▶ **Instruction**
Copy out all of the material below word for word, line by line.

▶ **Excerpts from spatial question data**
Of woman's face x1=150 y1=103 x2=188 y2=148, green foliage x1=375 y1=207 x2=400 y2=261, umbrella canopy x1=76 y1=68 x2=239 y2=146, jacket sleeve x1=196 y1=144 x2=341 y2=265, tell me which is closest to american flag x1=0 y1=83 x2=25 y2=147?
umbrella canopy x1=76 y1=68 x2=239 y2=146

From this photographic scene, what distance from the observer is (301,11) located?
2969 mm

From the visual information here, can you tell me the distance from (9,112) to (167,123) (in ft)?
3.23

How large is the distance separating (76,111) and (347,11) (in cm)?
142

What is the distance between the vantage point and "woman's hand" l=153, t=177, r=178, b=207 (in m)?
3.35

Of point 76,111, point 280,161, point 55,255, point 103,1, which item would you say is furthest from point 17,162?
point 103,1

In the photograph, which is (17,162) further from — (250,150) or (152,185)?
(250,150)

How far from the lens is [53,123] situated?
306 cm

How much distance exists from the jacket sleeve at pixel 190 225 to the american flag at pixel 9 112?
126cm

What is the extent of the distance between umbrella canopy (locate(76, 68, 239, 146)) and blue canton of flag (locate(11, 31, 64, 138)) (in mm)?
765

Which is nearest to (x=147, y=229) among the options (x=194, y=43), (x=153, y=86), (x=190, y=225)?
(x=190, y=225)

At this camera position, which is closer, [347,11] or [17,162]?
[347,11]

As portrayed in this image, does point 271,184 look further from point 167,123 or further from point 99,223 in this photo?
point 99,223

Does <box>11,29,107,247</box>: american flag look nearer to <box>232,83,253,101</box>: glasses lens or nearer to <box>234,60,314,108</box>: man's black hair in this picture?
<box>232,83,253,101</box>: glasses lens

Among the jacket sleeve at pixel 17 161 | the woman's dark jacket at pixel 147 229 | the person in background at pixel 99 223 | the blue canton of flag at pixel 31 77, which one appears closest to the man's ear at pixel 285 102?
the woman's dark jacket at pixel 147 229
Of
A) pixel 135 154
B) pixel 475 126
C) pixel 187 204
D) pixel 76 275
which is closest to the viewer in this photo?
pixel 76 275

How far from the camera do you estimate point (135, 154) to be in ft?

▶ **Output of the task**
Of woman's face x1=150 y1=103 x2=188 y2=148, green foliage x1=375 y1=207 x2=400 y2=261, umbrella canopy x1=76 y1=68 x2=239 y2=146, jacket sleeve x1=196 y1=144 x2=341 y2=265, tell me which is closest to american flag x1=0 y1=83 x2=25 y2=147?
umbrella canopy x1=76 y1=68 x2=239 y2=146

From this photographic scene, what distance from the observer is (301,11) located?
2969 mm

From the visual information here, can you tell me the distance from (9,112) to (167,123) (in ft)?
3.23

How large is the distance separating (76,111) and (347,11) (in cm)?
142

What is the distance between the vantage point and "woman's hand" l=153, t=177, r=178, b=207 (in m)?
3.35

Of point 76,111, point 280,161, point 55,255, point 103,1, which item would you say is furthest from point 17,162?
point 103,1

In the photograph, which is (17,162) further from — (250,150) or (152,185)?
(250,150)

How far from the lens is [53,123] situated?
306 cm

How much distance exists from the jacket sleeve at pixel 190 225 to the american flag at pixel 9 112?
126cm

What is the extent of the distance between umbrella canopy (locate(76, 68, 239, 146)) and blue canton of flag (locate(11, 31, 64, 138)) (in mm)?
765

Which is nearest to (x=147, y=229) among the options (x=194, y=43), (x=153, y=86), (x=190, y=225)?
(x=190, y=225)

At this camera position, which is closer, [347,11] or [17,162]?
[347,11]

As portrayed in this image, does point 271,184 look further from point 167,123 or further from point 99,223 in this photo?
point 99,223

Does <box>11,29,107,247</box>: american flag look nearer to <box>232,83,253,101</box>: glasses lens or nearer to <box>234,60,314,108</box>: man's black hair in this picture?
<box>232,83,253,101</box>: glasses lens

Among the jacket sleeve at pixel 17 161 | the woman's dark jacket at pixel 147 229 | the person in background at pixel 99 223 | the blue canton of flag at pixel 31 77, which one appears closest to the man's ear at pixel 285 102?
the woman's dark jacket at pixel 147 229
Of
A) pixel 135 154
B) pixel 475 126
C) pixel 187 204
D) pixel 76 275
which is closest to the viewer in this photo?
pixel 76 275

How far from the camera do you estimate point (135, 154) to be in ft?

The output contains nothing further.